Several algorithms for fast sorting of strings in internal memory have been described in recent years,
including improvements to the standard quicksort (Bentley and McIlroy, 1993), multikey quicksort (Bentley
and Sedgewick, 1997), and variants of radix sort (Andersson and Nilsson, 1998). The fastest such
algorithm is our burstsort (Sinha and Zobel, 2004a), in which strings are processed depth-first rather than
breadth-first and a complete trie of common prefixes is used to distribute strings amongst buckets. In all of
these methods, the strings themselves are left in place, and only pointers are moved into sort order. This
pointerized approach to string sorting has become a standard solution to the length and length variability
of strings, as expressed by Andersson and Nilsson (1998):
"to implement a string sorting algorithm efficiently we should not move the strings themselves
but only pointers to them. In this way each string movement is guaranteed to take constant
time."
In this argument, moving the variable-length strings in the course of sorting is considered inefficient. Sorting
uses an array of pointers to the strings, and, at the completion of sorting, only the pointers need to be
in sort order.
However, evolutionary developments in computer architecture mean that the efficiency of sorting strings
via pointers needs to be reexamined.
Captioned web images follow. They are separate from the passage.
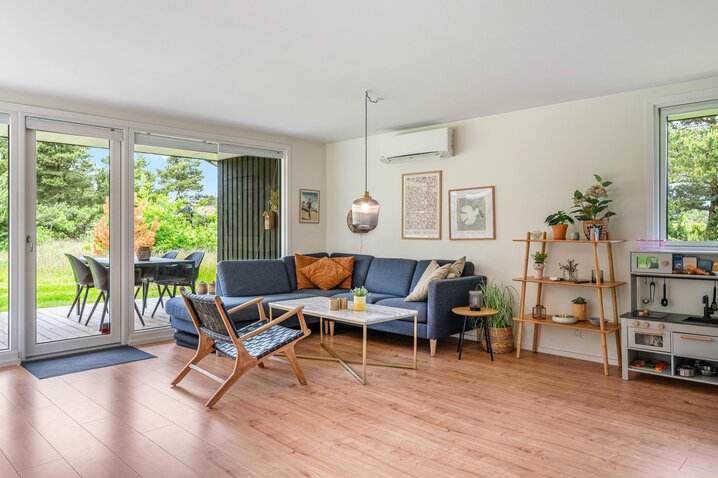 Ferienhaus i6542 in Krattet 19, Søndervig - Bild #5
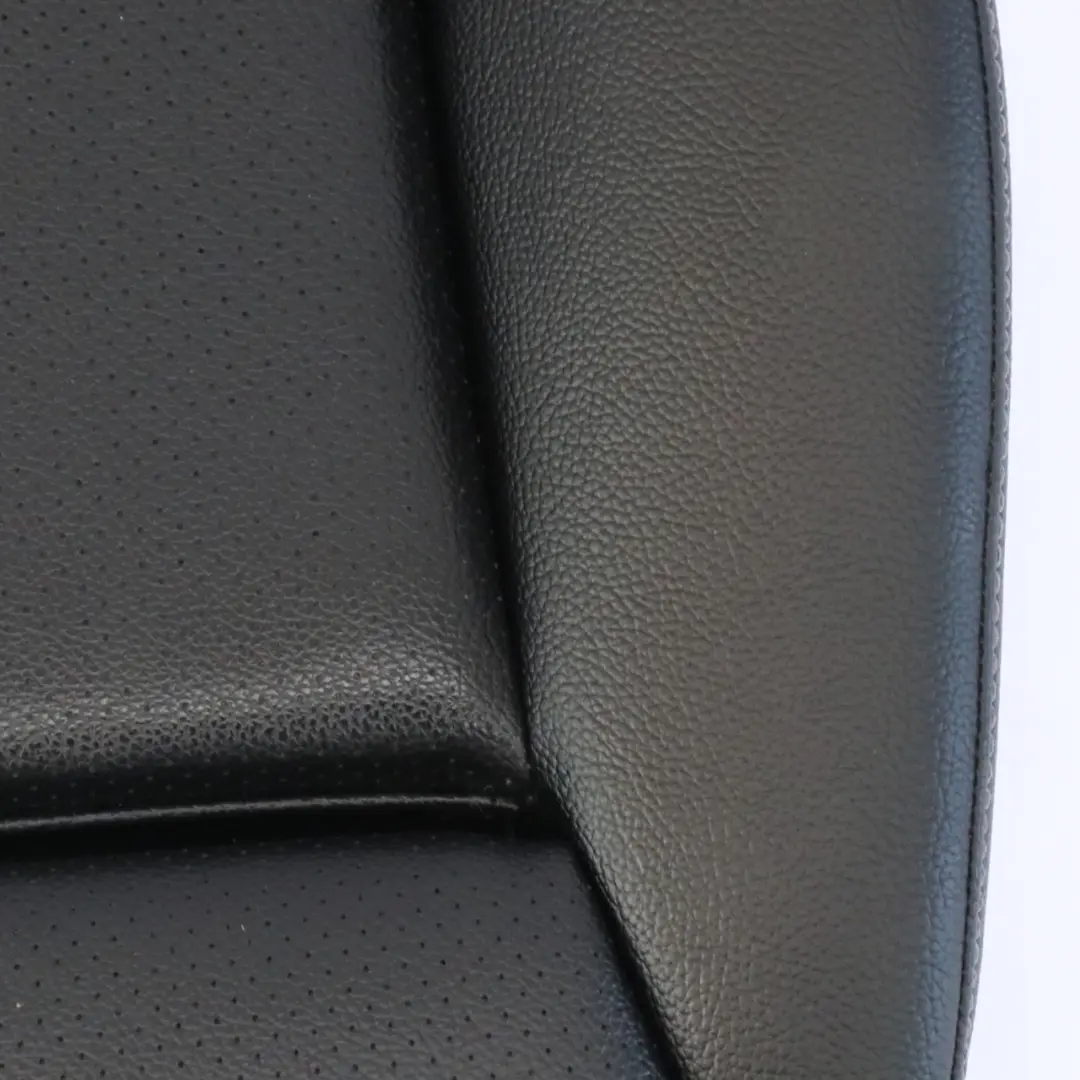 Mercedes W205 Asiento Delantero Lado Conductor Interior Imitacion Cuero Negro - SKU A2059104139 - Número de pieza A2059104139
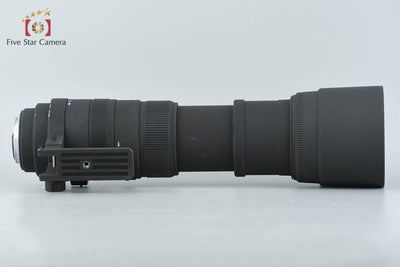 [Used] SIGMA APO 150-500mm f/5-6.3 DG OS HSM for Canon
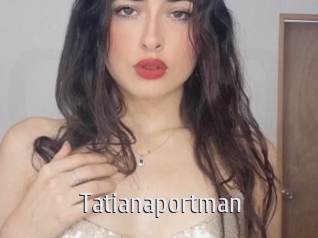 tatianaportman Cigare à moustache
Use of pointers is efficient if they are smaller than strings and if the
costs of accessing and copying strings and pointers are uniform, but the speed of memory access has fallen
behind processor speeds and most computers now have significant memory latency. Each string access
can potentially result in a cache miss; that is, if a collection is too large to fit in cache memory, the cost
of out-of-cache references may dominate other factors, making it worthwhile to move even long strings in
order to increase their spatial locality. It is the cost of accessing strings via pointers that gives burstsort
(which uses no fewer instructions than other methods) a speed advantage.